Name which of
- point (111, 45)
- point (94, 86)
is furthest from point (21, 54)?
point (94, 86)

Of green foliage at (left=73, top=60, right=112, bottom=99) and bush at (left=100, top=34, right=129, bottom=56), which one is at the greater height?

══════════════════════════════

**Description of the task:** Can you format every line of the rows above as a Markdown table with the columns "Line" and "Content", numbering each line and leaving out the blank ones?

**Response to the exercise:**
| Line | Content |
|---|---|
| 1 | Name which of |
| 2 | - point (111, 45) |
| 3 | - point (94, 86) |
| 4 | is furthest from point (21, 54)? |
| 5 | point (94, 86) |
| 6 | Of green foliage at (left=73, top=60, right=112, bottom=99) and bush at (left=100, top=34, right=129, bottom=56), which one is at the greater height? |